Мое любимое кораблекрушение


   Корабль снарядили в Библос еще в те времена, когда в Трое героев было больше, чем в Афинах, втрое. Пускаться в плавание в такое время года было ошибкой. Небо было чернее, чем зимней ночью; надвигался шторм. Паруса были подняты нуждой, жадностью и глупостью.
   На корабле было двое молодых людей: Швабра (юношу прозвали так из-за его длинных волос) и дочь художника, чья красота завоевала бы целый город – не то что небольшое судно.
   Швабра был молод и энергичен и на жизнь зарабатывал тем, что устраивал показательные заплывы, плавал баттерфляем с острова на остров или наперегонки с галерами, выделывал в воде акробатические трюки. Корабль наш был невелик, и наверняка не мне одной приходило в голову, что пловец и дочь художника составили бы прекрасную пару.
   Дочь художника была девушкой общительной, она шутила с матросами, была ласкова с болезненного вида купцом-мечтателем, что днями и ночами грезил, как у него будет когда-нибудь собственная плантация, интересовалась, сколько морских миль в час делает наш корабль, и щебетала со всеми, кроме Швабры, который в ее присутствии рта раскрыть не мог. Он исправно провожал ее глазами, но так боялся сказать что-то не то, что не говорил ничего. Пошел уже третий день пути, а он еще ни разу к ней не обратился, что на таком крохотном суденышке требовало, согласитесь, немалого искусства; он молча, с серьезным видом сидел, накрывшись каким-то тряпьем и не принимая никакого участия в разговорах о погоде, о том, как следует готовить тунца, почем в этом году зерно и вправду ли хорши кафторские серьги.
   Буря налетела внезапно, но не настолько, чтобы путешественники не успели задуматься о своей незавидной судьбе. Капитан плакал навзрыд. Зашел спор о том, к каким богам взывать о помощи. Сказать, что все кругом погрузилось в кромешный мрак, значит не сказать ничего. В этой ледяной, мрачной бездне любой ради спасения собственной шкуры наверняка передушил бы не задумываясь любимых жен и детей.
   Море привольно гуляло по палубе, нежно лаская ноги капитана и рулевого, которые, стоя по колено в воде, вцепились друг другу в глотки. Один из членов команды завернулся в козлиную шкуру, от которой в такой шторм пользы было ничуть не больше, чем от стакана воды во время лесного пожара.
   – Залезай! – предложил он место под козлиной шкурой купцу-мечтателю, медленно, но верно уходившему под воду. – Шкура выпьет все море без остатка.
   – Ты за меня не волнуйся, – откликнулся купец-мечтатель.
   – Ветер и волны разнесут наш корабль на пятьдесят семь частей!
   – Это ты сказал, а не я.
   – Мы тонем!
   – Не понимаю, почему ты так мрачно настроен.
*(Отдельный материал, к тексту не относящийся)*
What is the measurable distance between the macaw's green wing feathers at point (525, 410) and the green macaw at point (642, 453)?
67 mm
Для паники нет никаких оснований.
   Дочь художника сорвала браслеты, решила было избавиться и от серег – золотых, с висячими дельфинами, но, сообразив, что нашедшие ее тело обойдутся с ним лучше, если на ней будут дорогие украшения, серьги не тронула и устремила бесстрастный взор на море цвета застывших чернил. Луна в ужасе отвернулась. Одежды девушки пали к ее ногам – вода же, напротив, поднималась к голове. И тут она увидела протянутую к ней руку.
   – Постой. Давай уйдем вместе, – молвил Швабра. Они берутся за руки и, прежде чем палуба уходит у них из-под ног, успевают сделать вместе несколько нетвердых шагов. Мне довелось наблюдать, как за руки берутся два миллиона четыреста тысяч девятьсот двадцать семь пар, однако даже я ни разу не видела, чтобы трогали друг друга так трогательно.
   Я погружаюсь в тишь морского дна, выпуская встречным курсом пузырьки воздуха – буль-буль-буль – на бурную поверхность моря, и мои пузырьки смешиваются с пузырьками того, кто, уходя под воду, успевает выдохнуть: «Для паники... оснований». Перед смертью все равны.
   (Тебе, должно быть, интересно, Роза, что было дальше со Шваброй и с дочерью художника. Ты хочешь знать, что с ними произошло? Я – тоже. Я пытаюсь угадать их черты в каждом лице, которое вижу.)
   Убаюканная моей историей, Роза погружается в глубокий сон – как иные в глубокую морскую пучину.
   Где водится макрель, морские улитки и белокорый палтус. Только давайте не будем про палтусов – белокорых и чернокорых. Больше меня про палтусов не знает никто. Миллионы палтусов не пали так низко, как я. Бог с ними. Если б не палтусы, я, быть может, обратно на землю и не вернулась. Хороший палтус – мертвый палтус. Тот, кого мы прожевываем и перевариваем. Пытаешься схорониться в иле, в песке – как бы не так, везде тебя подстерегает какой-нибудь опалтус. То ли дело морской угорь с серьгой. На сегодняшний день мне попался всего один морской угорь с серьгой. Серебряной. Первоклассная работа.


Никки. День пятый


   Роза и на этот раз отбывает рано. Перед тем как уйти, достает из сумки каталог и оставляет его на столе. Очень напрасно. На обложке – репродукция вазы с головой Горгоны. Отличного качества репродукция. Копия. Копия с копии копии копии. А может, даже копия с копии копии копии копии. Афинская. И не самая лучшая. Моя дальняя родственница. Седьмая вода на киселе.
   Никки берет в руки каталог и, к моему крайнему неудовольствию, с любопытством разглядывает вазу на обложке. Ее интерес, к сожалению, напоминает мне про...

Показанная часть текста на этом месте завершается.